Murray Darling Association president David Thurley has called on the government to come up with a better definition of socio-economic neutrality in the basin plan.
It comes as profiling by the basin authority reveals the extent to which the agricultural industry in the Southern Basin has been affected.
The MDBA has found water recovery for the plan caused half of the 13 per cent decrease in milk production in Cobram to 2016.
In Berrigan-Finley, the plan has contributed to a four to five per cent reduction in the amount of land used for the production of irrigated crops like rice and cereals.
Cr Thurley said it was difficult to define the impact of the plan amongst the many causes of agricultural workforce reduction.
“If you look at areas that had nothing to do with the basin plan the same applies … that’s not to say of course the plan and water buybacks have not caused problems in these communities,” he said.
“One of the problems is that while you can take water out of a community and reimburse particular farmers, there has not been a proper mechanism for reimbursing the community for losses that flow on from that.”
A further 450 billion litres of water can only be recovered if that recovery does not cause any negative social or economic impacts.

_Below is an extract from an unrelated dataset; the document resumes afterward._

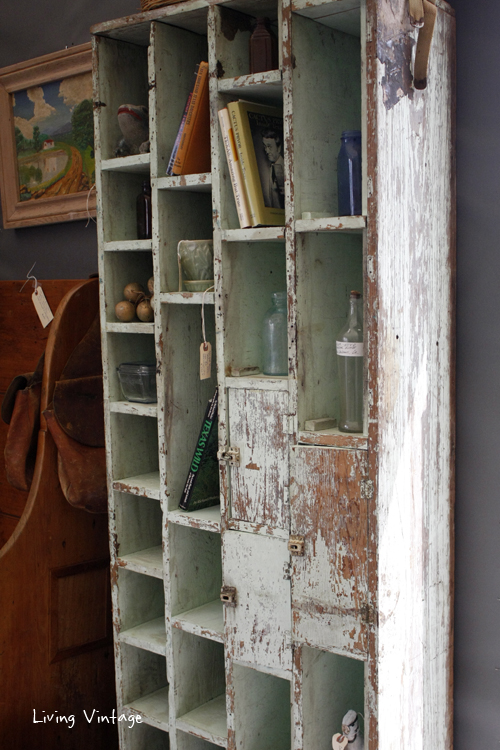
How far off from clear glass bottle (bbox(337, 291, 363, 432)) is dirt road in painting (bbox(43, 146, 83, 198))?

MDA has proposed a review of the definition for socio-economic neutrality used for the plan, done in conjunction with the CSIRO and University of Canberra.
“They’re saying is if someone agrees to farm efficiency projects, it’s socially and economically neutral … but does it trickle down to the community?” Cr Thurley said.
“We don’t believe that definition is adequate.”
MDBA executive director Colin Mues said on-farm investments were important and would avoid economic harm.
“Even though our analysis shows that water recovery has sometimes had a large impact on irrigated activity, the impacts would have been even larger had it not been for the Australian government’s infrastructure investments,” he said.